Not to mention your spelling!
Harsh but Fair
Friday, April 16, 2004
My original tech background was in graphics, so I'm comfortable in Photoshop... so take this for what its worth.
I do all my mockups in Photoshop, before I ever write a line of code or create an HTML file. I just *draw* the web page, starting with a screenshot of a browser window, then cut out the page, and fill it with my mockup.
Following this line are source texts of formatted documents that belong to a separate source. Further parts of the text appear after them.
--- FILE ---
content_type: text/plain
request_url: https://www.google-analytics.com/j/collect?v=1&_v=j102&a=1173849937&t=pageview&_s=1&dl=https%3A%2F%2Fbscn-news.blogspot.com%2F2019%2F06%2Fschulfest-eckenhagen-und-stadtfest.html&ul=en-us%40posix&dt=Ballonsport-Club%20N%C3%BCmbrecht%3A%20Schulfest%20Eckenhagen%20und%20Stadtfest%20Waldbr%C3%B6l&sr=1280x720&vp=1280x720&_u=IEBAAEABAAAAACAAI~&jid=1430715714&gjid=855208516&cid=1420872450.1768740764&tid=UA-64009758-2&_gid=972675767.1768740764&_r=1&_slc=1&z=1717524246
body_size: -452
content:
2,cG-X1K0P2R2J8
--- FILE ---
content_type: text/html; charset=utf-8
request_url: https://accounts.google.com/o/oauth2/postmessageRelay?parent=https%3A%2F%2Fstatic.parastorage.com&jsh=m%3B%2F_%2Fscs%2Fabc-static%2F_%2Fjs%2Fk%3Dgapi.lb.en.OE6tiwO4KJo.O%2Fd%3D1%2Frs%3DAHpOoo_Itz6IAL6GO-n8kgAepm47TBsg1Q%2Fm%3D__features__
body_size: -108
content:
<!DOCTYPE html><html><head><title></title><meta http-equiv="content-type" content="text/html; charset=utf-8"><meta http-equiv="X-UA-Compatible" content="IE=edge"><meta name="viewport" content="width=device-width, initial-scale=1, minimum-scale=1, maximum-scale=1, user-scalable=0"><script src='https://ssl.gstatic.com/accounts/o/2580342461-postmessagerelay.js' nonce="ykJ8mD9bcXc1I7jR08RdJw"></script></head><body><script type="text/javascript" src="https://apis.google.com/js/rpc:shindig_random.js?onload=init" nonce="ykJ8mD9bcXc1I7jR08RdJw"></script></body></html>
I've gotten so comfortable with Photoshop that I can almost alter a mockup as fast as I could draw it on paper and it looks EXACTLY like the app. (I have very little faith in the imaginative powers of most business people - and a scratchy drawing of a computer interface requires them to imagine what it would really look like.)
If they like the look, and want to see how it *feels* when you are clicking around, I might go with a fake HTML page made with Dreamweaver MX. (earlier versions of DW are crap.)
Clay Whipkey
Friday, April 16, 2004
I normally create them with HTML, but the risks that other posters have mentioned are very real. ie, "Looks great, Mark! We'll start using it today!.", "Whaddya mean 'prototype'? I'm looking right at it and it looks like it works just fine to me", etc.
I've worked with people that used Photoshop, but many times these guys made it look like a printed brochure. It looked fantastic, but many of the design elements were virtually impossible to translate into workable, browser agnostic HTML.
Mark Hoffman
Friday, April 16, 2004
Harsh but Fair :
Sorry but English is not my mother tongue :-(
I promise you that I'm going to open some grammar books soon.
Snacky
Just another foreigner who has been flamed :-(
Snacky
Friday, April 16, 2004
I'm an advocate of the Lo-Fi Design as described here:
http://www.lukehohmann.com/papers/improvingusability.htm
Harp
Friday, April 16, 2004
Snacky,
Get one of those plastic templates for drawing straight edges, boxes, and circles. Also use grid paper - I prefer Murray pads (the green engineering paper) but standard white with blue lines will do.
Nick
Friday, April 16, 2004
Agree with using paper. You can change it fast
and nobody will expect it to be lovely or work.
A realistic mockup will disapoint because people
will want it to work and they'll think it won't
take long to make work.
son of parnas
Friday, April 16, 2004
---------------
>"Looks great, Mark! We'll start using it today!.", "Whaddya mean 'prototype'? I'm looking right at it and it looks like it works just fine to me", etc.
>the problem with realistic UI prototypes is that users then think the app is finished.
>A realistic mockup will disapoint because people will want it to work and they'll think it won't take long to make work.
---------------
Of course, you could just communicate with your clients as to the nature of a prototype *before* they make assumptions. Oh wait, that would require a completely different set of DNA from the programmer DNA, and Joel is the only person who has both sets. :-p
Clay Whipkey
Friday, April 16, 2004
The problem isn't with the programmers DNA (well maybe programmers lack it) but the reverse is also true. The customers don't have the DNA to understand that a completed GUI (read prototype) is just the tip of the iceberg.
Elephant
Friday, April 16, 2004
"Of course, you could just communicate with your clients as to the nature of a prototype *before* they make assumptions. "
Oh yes, because we all know how well that works, don't we.
For many people, you could present them a document which repeats "This is a prototype." 2,000 times and then make them sign it in their own blood and they would *still* ask you why they can't have it today.